# Start of DATASET RECORDS
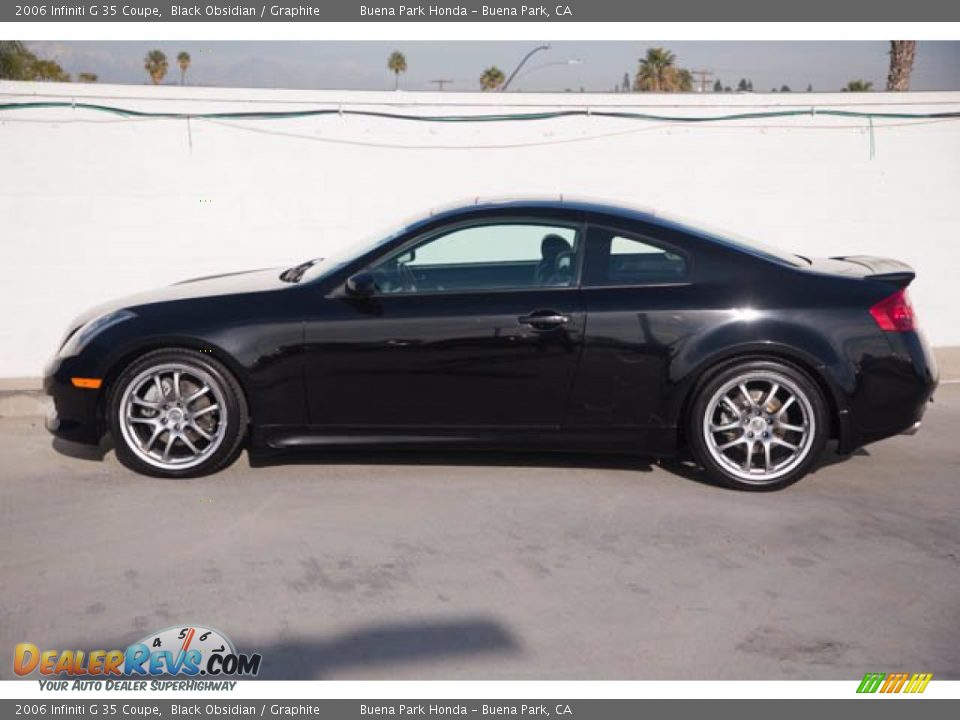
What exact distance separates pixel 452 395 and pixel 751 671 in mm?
2484

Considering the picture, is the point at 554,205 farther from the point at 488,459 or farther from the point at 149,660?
the point at 149,660

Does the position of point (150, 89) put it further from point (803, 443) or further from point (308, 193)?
point (803, 443)

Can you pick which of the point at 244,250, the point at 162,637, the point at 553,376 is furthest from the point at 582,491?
the point at 244,250

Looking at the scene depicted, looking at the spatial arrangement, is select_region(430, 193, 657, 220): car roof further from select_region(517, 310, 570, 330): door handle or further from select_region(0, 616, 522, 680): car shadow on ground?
select_region(0, 616, 522, 680): car shadow on ground

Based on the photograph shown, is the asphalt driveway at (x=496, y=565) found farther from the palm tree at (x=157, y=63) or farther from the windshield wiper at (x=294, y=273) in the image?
the palm tree at (x=157, y=63)

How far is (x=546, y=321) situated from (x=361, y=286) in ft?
3.24

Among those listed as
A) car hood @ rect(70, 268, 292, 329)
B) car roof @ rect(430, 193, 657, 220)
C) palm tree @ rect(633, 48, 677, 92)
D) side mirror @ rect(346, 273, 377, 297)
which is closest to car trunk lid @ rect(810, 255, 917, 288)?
car roof @ rect(430, 193, 657, 220)

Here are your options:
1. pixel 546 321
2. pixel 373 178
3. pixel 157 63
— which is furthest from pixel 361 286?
pixel 157 63

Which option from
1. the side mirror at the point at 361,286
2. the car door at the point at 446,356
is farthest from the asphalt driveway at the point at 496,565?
the side mirror at the point at 361,286

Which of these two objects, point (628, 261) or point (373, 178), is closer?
point (628, 261)

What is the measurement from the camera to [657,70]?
2199 inches

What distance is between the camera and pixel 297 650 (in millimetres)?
4195

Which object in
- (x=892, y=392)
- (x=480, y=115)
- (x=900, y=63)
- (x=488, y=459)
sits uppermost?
(x=900, y=63)

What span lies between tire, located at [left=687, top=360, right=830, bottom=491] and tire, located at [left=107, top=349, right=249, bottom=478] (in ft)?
8.01
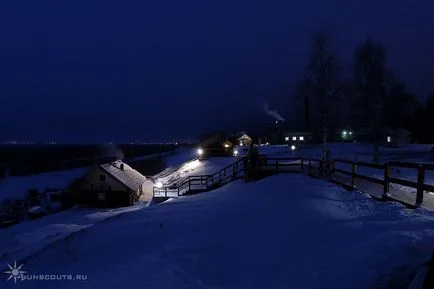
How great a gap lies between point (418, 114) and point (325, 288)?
78.2m

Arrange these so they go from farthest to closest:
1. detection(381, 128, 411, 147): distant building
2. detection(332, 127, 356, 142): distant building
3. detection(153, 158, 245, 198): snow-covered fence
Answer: detection(332, 127, 356, 142): distant building
detection(381, 128, 411, 147): distant building
detection(153, 158, 245, 198): snow-covered fence

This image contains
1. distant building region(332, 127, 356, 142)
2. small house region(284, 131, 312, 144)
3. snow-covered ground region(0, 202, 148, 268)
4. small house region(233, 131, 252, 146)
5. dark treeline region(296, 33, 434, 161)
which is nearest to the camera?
snow-covered ground region(0, 202, 148, 268)

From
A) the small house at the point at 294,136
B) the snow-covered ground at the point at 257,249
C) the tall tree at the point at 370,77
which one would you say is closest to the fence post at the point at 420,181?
the snow-covered ground at the point at 257,249

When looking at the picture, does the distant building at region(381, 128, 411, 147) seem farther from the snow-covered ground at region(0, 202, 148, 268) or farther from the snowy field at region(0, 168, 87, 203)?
the snowy field at region(0, 168, 87, 203)

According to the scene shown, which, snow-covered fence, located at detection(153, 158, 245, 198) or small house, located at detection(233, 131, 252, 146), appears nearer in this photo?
snow-covered fence, located at detection(153, 158, 245, 198)

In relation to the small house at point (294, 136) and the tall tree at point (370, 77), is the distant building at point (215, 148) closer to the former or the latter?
the small house at point (294, 136)

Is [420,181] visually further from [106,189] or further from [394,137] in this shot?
[394,137]

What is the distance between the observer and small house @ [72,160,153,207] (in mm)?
41875

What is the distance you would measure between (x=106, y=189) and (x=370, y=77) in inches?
1228

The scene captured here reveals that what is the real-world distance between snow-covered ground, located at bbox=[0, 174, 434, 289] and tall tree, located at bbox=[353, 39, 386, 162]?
3260 cm

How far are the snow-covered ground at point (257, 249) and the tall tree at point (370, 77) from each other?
32.6 meters

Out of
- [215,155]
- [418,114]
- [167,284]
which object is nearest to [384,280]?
[167,284]

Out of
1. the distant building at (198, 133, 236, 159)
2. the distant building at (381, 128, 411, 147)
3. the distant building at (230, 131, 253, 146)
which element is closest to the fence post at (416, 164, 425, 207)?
the distant building at (198, 133, 236, 159)

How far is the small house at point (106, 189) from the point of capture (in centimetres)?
4188
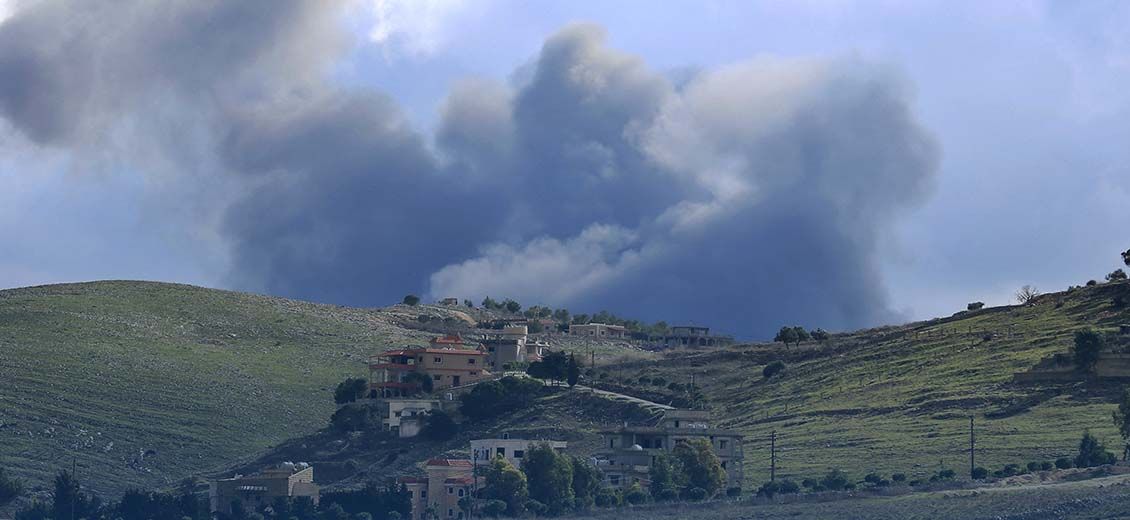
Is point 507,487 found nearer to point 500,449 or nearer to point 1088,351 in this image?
point 500,449

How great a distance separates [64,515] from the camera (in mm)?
174500

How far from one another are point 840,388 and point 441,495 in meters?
41.0

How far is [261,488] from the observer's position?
569ft

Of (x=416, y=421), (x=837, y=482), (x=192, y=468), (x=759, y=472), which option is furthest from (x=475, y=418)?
(x=837, y=482)

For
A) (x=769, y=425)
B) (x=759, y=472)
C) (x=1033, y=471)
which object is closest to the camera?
(x=1033, y=471)

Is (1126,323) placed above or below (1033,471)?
above

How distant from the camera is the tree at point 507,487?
163 metres

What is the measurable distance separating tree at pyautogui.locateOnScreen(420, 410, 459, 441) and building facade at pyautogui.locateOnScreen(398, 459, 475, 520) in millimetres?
20144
# End of DATASET RECORDS
| PROBLEM TO WORK ON |
Rewrite the entries from the line containing "How far from" through the last line, changing "camera" to "viewer" and leaving everything else as it is.

| WRITTEN SOLUTION |
How far from one another are point 840,388 and point 441,495 in meters?
41.0

How far is [261,488] from the observer's position?
569ft

Of (x=416, y=421), (x=837, y=482), (x=192, y=468), (x=759, y=472), which option is furthest from (x=475, y=418)?
(x=837, y=482)

For
A) (x=769, y=425)
B) (x=759, y=472)
C) (x=1033, y=471)
which object is closest to the viewer?
(x=1033, y=471)

Is (1126,323) placed above or below (1033,471)?
above

How distant from the viewer is the tree at point 507,487?
163 metres

What is the measurable distance separating tree at pyautogui.locateOnScreen(420, 410, 459, 441) and building facade at pyautogui.locateOnScreen(398, 459, 475, 520) in millimetres?
20144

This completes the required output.